- PAGINA

******

De Boeddha was beduidend scheutiger met het uitzetten van een levenspad voor monniken en nonnen dan voor ‘leken’. Voor de eersten zijn er tientallen gedetailleerde leerredes en de honderden regels van de Vinaya. Voor de leken heb je naast de Vijf Leefregels vooral vele versnipperde adviezen aan individuen die elkaar soms tegen lijken te spreken. Maar als je goed zoekt zijn er ook meer samenhangende ‘levenspad’ adviezen, het advies aan de jongeling Sigala is daarvan een mooi voorbeeld. Vertaald naar de 21e eeuwse samenleving bevat deze soetra heel wat inspiratie voor ons moderne leven!
Samenvatting – begin
De Boeddha ontmoet aan het begin van zijn aalmoezenronde Sigala, en ziet hem ceremonieel baden en met gevouwen handen naar de zes Richtingen buigen: Oost, Zuid, West, Noord, Beneden (Nadir) en Boven (Zenith). Gevraagd waarom meldt Sigala dat ‘zijn oude vadertje hem dat zo geleerd had’, zonder precies te weten waaraan hij nu eer betuigde.
Zonder twijfel een oud Brahmanistisch ritueel dus, de bekering tot de dharma was nog niet bij alle lekenvolgelingen tot in alle details doorgedrongen. De Boeddha in zijn gebruikelijke ‘niet weggooien maar herdefiniëren’ benadering moedigde hem aan vooral door te gaan met deze ochtendceremonie, maar met een geheel nieuwe dharmische inslag. Namelijk als respect betuigen aan alle ‘partners in ons leven’, allen met wie wij op de één of andere wijze een intermenselijke relatie hebben.
De soetra begint met een aantal algemene adviezen rondom de Vijf Voorschriften – die zoals we van boeddhistische ethiek kennen geen goed/fout veroordeling hebben maar slechts over ‘vaardig’ of ‘behulpzaam’ handelen praten. Ze zijn nog wat specifieker dan de normale lijst, o.a. afradend om tijd te spenderen aan zaken die destijds bij een ‘drinkebroersbestaan’ hoorden zoals gokken, bezoek aan dansvoorstellingen en ‘s avonds laat over straat trekken met vrienden. Ook wordt ‘luiheid’ afgeraden, met zelfs specifiek de aansporing om wat er maar mogelijk is aan betaald werk op te pakken; een redelijk tijdloos advies! Tot slot bevat deze sectie ook informatie over het onderscheid tussen goede en foute vrienden, en zo meteen komt dat mooi van pas als uitdieping van het hoofddeel van de soetra.

******

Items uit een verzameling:
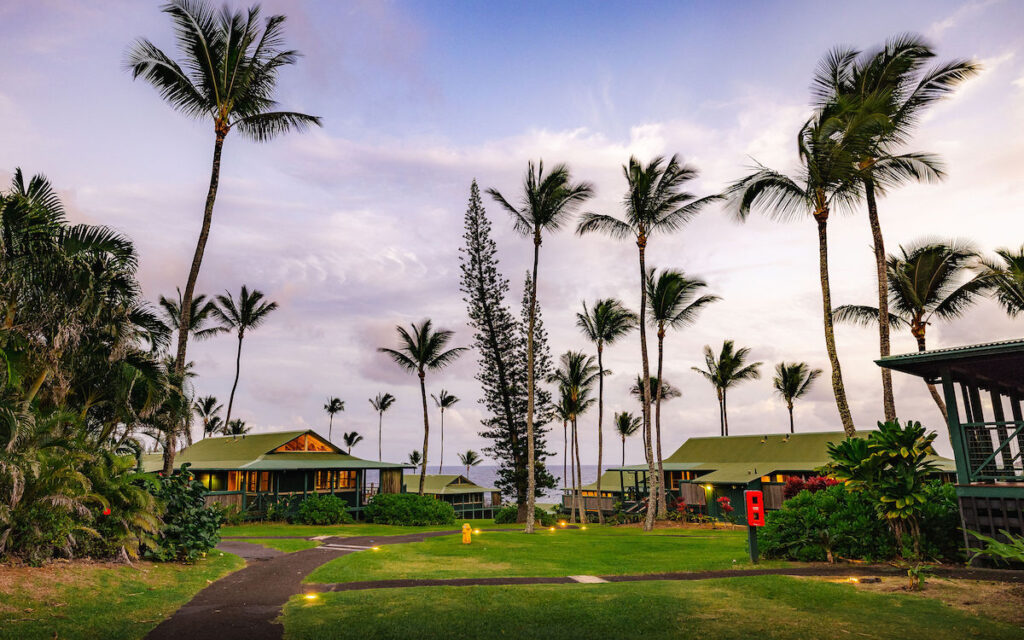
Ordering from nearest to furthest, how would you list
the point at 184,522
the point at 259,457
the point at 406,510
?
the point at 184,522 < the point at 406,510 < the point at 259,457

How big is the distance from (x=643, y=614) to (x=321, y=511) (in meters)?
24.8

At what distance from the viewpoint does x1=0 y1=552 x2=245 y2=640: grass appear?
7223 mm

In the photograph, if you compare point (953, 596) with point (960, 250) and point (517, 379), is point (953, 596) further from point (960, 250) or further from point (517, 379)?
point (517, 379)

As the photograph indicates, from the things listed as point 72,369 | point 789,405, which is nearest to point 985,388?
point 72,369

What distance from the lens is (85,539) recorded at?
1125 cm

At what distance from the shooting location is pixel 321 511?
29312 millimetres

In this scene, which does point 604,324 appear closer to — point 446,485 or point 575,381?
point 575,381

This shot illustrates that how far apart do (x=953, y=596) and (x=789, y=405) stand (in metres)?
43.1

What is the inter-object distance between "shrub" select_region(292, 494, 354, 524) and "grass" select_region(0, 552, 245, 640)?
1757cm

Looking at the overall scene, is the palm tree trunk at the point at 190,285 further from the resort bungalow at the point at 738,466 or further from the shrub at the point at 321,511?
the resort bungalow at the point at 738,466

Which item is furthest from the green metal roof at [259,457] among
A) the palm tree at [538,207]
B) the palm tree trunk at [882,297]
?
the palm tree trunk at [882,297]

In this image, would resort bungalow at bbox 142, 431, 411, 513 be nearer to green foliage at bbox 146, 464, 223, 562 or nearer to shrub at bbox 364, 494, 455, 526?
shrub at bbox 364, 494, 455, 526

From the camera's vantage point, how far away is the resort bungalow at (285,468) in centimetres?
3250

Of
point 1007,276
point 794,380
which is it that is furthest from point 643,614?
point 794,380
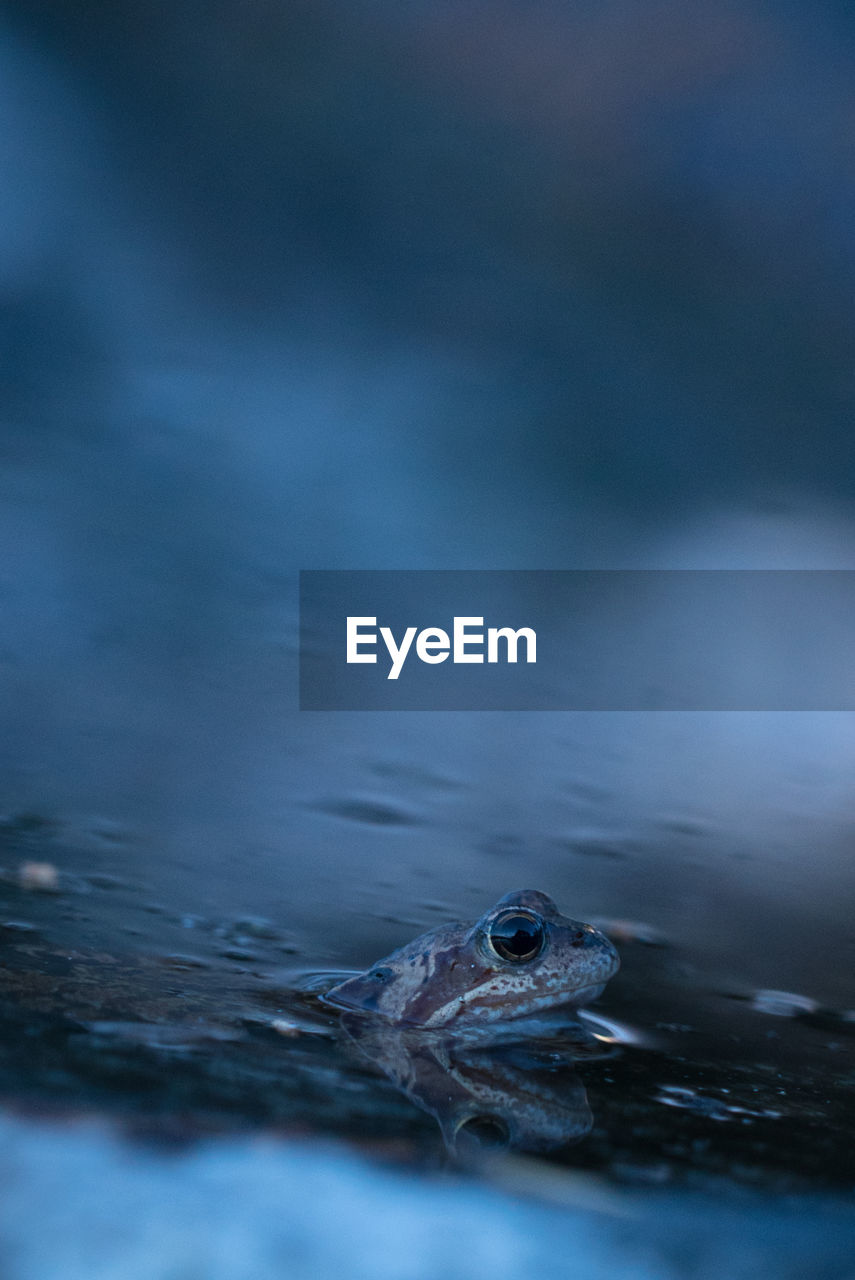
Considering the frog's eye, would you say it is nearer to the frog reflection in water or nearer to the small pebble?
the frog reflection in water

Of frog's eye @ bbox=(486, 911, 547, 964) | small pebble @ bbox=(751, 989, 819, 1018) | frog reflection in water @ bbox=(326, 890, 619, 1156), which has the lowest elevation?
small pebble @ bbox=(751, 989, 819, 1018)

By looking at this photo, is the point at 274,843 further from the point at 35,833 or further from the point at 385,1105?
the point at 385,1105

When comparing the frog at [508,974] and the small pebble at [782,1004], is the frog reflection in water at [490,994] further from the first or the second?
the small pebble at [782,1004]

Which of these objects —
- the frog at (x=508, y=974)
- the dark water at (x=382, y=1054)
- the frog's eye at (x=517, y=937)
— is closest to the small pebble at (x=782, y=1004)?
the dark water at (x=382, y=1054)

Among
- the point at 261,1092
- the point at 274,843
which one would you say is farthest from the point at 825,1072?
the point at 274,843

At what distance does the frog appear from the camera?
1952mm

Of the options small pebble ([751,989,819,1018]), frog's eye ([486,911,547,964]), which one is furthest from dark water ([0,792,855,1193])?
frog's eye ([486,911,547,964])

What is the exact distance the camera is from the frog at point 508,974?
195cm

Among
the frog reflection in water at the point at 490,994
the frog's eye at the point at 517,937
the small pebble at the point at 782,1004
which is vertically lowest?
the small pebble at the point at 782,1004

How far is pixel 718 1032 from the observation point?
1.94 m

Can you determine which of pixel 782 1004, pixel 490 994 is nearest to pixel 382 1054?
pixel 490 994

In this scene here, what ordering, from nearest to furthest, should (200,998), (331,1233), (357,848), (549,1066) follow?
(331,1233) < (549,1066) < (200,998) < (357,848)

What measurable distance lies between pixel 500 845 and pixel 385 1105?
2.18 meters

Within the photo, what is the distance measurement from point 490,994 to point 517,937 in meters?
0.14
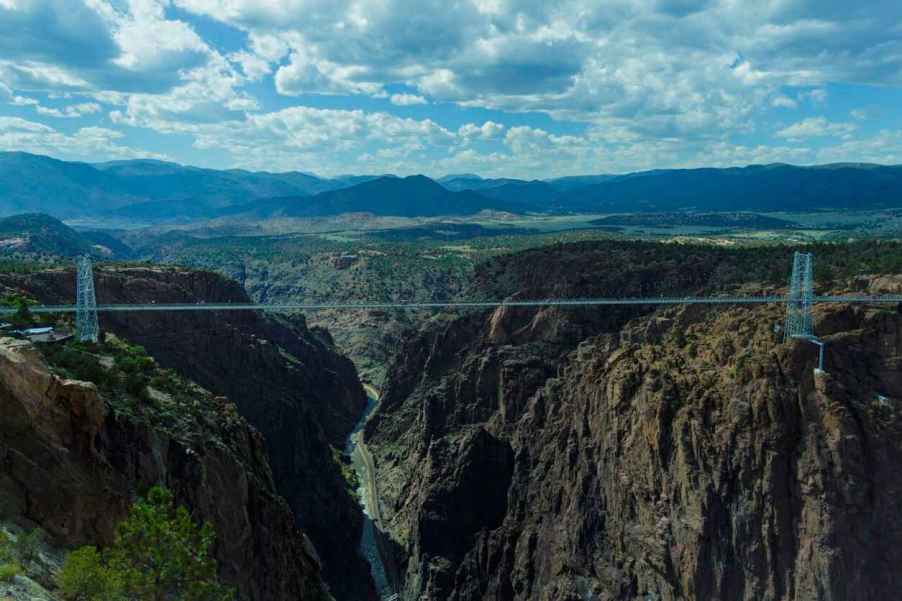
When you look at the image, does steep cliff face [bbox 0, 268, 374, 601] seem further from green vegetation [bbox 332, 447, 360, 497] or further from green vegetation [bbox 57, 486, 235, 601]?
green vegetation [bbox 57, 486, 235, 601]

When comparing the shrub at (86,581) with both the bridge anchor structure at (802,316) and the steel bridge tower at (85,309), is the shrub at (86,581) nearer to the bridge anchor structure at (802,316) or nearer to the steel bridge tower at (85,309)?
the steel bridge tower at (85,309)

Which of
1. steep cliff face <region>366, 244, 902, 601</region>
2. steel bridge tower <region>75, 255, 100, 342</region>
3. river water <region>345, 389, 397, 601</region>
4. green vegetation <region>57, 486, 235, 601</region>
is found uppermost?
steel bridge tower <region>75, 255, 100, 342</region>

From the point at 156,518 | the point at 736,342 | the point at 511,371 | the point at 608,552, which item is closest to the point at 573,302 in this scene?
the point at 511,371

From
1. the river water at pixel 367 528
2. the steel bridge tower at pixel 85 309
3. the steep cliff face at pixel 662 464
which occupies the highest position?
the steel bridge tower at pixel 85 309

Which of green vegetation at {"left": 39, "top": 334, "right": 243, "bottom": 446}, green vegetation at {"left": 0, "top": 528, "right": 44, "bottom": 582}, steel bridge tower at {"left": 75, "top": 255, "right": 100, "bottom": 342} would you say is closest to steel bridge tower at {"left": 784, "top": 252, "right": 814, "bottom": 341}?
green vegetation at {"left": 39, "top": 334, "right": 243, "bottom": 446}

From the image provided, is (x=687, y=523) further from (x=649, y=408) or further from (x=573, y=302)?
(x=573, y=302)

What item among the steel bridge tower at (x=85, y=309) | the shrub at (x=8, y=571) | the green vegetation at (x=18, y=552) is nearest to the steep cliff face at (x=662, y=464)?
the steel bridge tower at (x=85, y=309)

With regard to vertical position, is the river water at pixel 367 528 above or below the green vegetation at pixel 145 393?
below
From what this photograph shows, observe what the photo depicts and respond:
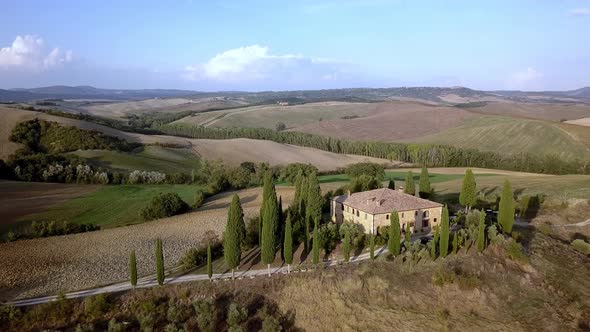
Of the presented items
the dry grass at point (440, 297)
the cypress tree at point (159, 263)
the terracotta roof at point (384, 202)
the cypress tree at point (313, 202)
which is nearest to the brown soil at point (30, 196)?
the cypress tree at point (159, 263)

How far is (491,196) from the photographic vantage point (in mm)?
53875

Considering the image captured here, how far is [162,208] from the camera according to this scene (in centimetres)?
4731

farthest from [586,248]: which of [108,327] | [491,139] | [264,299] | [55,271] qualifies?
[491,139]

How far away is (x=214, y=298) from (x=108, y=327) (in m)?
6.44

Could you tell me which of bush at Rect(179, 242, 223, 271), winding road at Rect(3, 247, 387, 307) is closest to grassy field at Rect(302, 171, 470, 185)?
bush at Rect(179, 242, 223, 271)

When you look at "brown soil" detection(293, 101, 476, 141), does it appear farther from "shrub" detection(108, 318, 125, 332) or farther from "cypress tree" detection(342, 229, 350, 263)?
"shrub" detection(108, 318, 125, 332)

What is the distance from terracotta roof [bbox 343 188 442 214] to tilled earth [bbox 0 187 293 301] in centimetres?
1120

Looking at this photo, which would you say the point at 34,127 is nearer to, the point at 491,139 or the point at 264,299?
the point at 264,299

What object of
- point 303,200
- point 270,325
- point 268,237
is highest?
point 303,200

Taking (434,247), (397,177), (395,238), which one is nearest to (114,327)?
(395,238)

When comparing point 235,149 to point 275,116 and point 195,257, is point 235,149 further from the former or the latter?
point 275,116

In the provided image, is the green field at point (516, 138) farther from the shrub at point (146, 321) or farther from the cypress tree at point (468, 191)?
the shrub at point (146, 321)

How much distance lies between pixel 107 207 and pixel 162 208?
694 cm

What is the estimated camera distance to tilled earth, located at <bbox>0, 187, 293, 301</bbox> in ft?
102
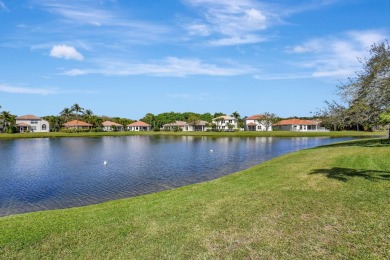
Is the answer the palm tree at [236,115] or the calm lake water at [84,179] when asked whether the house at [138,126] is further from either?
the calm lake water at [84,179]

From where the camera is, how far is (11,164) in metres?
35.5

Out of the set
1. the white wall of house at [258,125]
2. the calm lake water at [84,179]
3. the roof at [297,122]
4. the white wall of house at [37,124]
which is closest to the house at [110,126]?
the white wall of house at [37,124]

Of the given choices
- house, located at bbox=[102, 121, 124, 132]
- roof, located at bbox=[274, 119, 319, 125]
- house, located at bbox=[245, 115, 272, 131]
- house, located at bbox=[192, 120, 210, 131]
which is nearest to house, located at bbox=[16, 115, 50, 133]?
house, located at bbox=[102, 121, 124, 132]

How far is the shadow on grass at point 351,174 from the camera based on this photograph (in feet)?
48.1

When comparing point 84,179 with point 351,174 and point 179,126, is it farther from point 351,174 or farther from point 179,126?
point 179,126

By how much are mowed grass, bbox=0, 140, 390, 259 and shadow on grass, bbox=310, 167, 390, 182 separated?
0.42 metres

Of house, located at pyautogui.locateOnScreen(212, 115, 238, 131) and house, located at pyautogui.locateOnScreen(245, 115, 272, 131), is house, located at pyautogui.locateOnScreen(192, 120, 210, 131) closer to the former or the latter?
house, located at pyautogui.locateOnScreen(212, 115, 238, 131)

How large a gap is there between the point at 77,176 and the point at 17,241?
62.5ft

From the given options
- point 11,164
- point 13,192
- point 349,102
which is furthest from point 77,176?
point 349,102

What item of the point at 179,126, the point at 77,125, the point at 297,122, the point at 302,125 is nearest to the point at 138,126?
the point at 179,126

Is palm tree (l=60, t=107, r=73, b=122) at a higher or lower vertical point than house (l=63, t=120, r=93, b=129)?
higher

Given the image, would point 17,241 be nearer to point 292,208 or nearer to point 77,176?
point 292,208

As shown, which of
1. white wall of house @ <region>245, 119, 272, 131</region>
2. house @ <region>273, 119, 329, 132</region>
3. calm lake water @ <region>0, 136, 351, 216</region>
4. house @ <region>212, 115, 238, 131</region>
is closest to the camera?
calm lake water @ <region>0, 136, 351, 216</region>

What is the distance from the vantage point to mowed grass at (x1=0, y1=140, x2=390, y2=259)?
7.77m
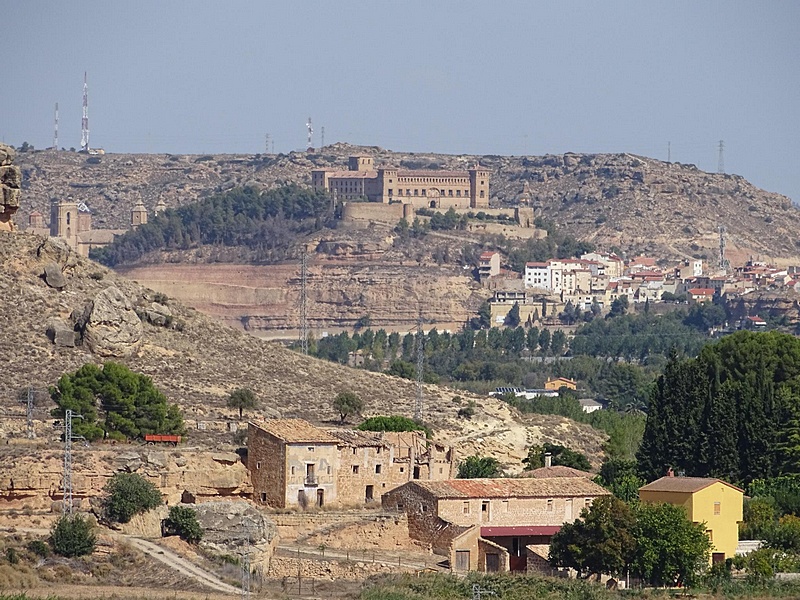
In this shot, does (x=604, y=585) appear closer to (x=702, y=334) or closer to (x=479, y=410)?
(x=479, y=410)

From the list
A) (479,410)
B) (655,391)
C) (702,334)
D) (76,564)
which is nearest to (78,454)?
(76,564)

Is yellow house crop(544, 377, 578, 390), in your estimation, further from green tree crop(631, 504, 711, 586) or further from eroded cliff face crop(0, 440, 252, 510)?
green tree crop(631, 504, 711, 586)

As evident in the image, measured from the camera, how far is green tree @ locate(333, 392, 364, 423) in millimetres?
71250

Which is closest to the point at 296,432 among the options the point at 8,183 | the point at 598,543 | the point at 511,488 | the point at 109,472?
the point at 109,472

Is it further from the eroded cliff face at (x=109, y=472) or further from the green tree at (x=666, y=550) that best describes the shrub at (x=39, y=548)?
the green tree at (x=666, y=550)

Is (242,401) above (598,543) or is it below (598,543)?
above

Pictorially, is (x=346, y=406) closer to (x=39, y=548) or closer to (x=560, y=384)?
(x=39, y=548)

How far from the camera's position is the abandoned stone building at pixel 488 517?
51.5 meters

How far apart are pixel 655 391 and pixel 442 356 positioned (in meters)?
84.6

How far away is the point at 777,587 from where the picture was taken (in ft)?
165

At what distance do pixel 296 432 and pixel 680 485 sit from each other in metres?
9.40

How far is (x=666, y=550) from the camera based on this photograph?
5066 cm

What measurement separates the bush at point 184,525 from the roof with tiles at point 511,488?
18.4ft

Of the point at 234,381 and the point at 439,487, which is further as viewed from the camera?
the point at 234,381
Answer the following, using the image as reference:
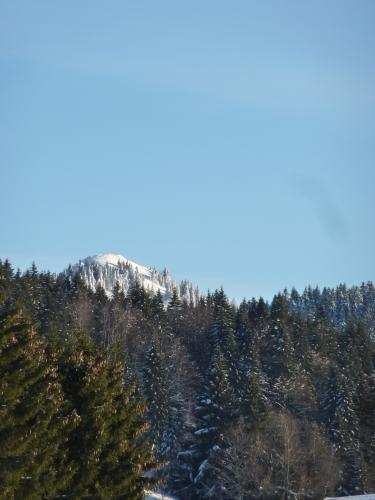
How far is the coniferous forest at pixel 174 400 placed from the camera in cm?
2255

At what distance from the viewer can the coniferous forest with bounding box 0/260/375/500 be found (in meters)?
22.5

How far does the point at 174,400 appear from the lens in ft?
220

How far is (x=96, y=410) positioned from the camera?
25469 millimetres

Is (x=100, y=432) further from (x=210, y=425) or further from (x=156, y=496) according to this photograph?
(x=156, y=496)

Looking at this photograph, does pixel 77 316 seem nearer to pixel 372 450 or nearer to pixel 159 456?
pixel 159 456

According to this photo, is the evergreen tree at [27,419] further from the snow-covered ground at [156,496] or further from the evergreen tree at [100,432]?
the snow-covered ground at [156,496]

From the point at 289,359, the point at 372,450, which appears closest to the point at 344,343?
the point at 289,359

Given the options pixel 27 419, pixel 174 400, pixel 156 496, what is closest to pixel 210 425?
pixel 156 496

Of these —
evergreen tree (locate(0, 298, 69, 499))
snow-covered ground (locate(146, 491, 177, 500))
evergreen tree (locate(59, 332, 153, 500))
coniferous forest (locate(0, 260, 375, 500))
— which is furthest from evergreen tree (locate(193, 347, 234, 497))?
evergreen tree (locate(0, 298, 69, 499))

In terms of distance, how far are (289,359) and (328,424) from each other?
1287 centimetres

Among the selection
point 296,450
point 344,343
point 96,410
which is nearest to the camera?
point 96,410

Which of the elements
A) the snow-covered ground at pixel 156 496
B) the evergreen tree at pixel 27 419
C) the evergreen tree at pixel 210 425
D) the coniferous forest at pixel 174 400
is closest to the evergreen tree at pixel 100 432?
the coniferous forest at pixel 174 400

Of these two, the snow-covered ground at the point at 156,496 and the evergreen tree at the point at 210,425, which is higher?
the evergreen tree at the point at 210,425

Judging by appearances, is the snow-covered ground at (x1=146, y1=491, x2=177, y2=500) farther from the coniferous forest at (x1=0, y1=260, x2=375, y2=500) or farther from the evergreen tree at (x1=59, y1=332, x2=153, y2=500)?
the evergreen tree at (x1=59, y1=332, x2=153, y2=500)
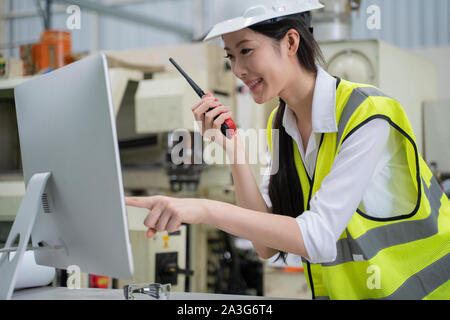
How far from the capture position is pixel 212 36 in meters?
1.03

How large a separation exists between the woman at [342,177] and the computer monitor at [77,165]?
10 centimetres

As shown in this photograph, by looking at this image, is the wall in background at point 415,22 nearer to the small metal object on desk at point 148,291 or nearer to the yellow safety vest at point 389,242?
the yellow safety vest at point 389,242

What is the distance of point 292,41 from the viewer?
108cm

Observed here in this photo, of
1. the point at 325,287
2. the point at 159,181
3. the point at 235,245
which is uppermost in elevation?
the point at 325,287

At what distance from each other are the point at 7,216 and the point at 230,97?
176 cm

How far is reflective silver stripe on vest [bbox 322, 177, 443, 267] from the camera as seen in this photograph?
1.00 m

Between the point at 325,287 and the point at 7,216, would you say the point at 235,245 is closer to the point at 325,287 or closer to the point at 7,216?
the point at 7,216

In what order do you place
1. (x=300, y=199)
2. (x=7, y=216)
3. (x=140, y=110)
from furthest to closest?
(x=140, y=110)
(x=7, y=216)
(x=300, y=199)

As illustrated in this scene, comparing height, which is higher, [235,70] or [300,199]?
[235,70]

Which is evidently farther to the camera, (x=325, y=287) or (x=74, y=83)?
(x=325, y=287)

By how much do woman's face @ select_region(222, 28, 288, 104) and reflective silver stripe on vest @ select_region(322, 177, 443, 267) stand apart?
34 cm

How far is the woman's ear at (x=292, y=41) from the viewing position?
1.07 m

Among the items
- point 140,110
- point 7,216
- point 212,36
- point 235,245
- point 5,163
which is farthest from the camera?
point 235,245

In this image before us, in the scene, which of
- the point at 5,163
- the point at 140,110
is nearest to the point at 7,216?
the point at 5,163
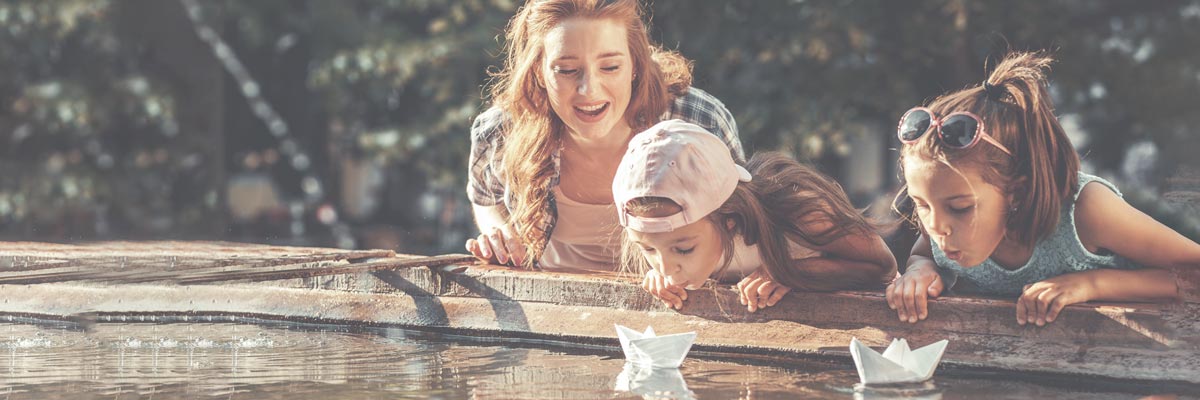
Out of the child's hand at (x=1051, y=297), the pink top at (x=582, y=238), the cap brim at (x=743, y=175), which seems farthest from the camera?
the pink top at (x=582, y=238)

******

- OPDRACHTEN
1. Naar welke zes richtingen buigt Sigala volgens de tekst over het advies aan Sigala?
2. Neem uit de tekst over het advies aan Sigala het stuk over dat begint met de woorden "Samenvatting – begin" en eindigt met "intermenselijke relatie hebben.". Zet daarin "de jongeman" in plaats van "Sigala".
3. Schrijf de tekst over het advies van de Boeddha aan Sigala verder, te beginnen na de laatste zin.

- ANTWOORDEN
1. Naar het Oosten, Zuiden, Westen, Noorden, Beneden (Nadir) en Boven (Zenith).

2.
Samenvatting – begin
De Boeddha ontmoet aan het begin van zijn aalmoezenronde de jongeman, en ziet hem ceremonieel baden en met gevouwen handen naar de zes Richtingen buigen: Oost, Zuid, West, Noord, Beneden (Nadir) en Boven (Zenith). Gevraagd waarom meldt de jongeman dat ‘zijn oude vadertje hem dat zo geleerd had’, zonder precies te weten waaraan hij nu eer betuigde.
Zonder twijfel een oud Brahmanistisch ritueel dus, de bekering tot de dharma was nog niet bij alle lekenvolgelingen tot in alle details doorgedrongen. De Boeddha in zijn gebruikelijke ‘niet weggooien maar herdefiniëren’ benadering moedigde hem aan vooral door te gaan met deze ochtendceremonie, maar met een geheel nieuwe dharmische inslag. Namelijk als respect betuigen aan alle ‘partners in ons leven’, allen met wie wij op de één of andere wijze een intermenselijke relatie hebben.

3.
De zes richtingen
Ook de Boeddha begint in zijn lijst met respect-voor-gerelateerde-mensen bij het Oosten, en meldt dat dit staat voor respect betuigen aan je ouders. O.a. omdat ze hun best voor je gedaan hebben toen je kleiner was; dankbaarheid is een groot boeddhistisch goed. Dat respect vertaalt de Boeddha ook in zekere plichten: o.a. voor hen zorgen als ze oud zijn, en ‘op waardige wijze met een erfenis om te gaan’. Maar ouders die het waard willen zijn om zo goed gerespecteerd te worden hebben ook plichten: o.a. goed gedrag aanleren, en zorgen ‘dat de kinderen goed terecht komen’ – wat in het oude India niet alleen scholing betekende maar ook arrangeren van een passend huwelijk.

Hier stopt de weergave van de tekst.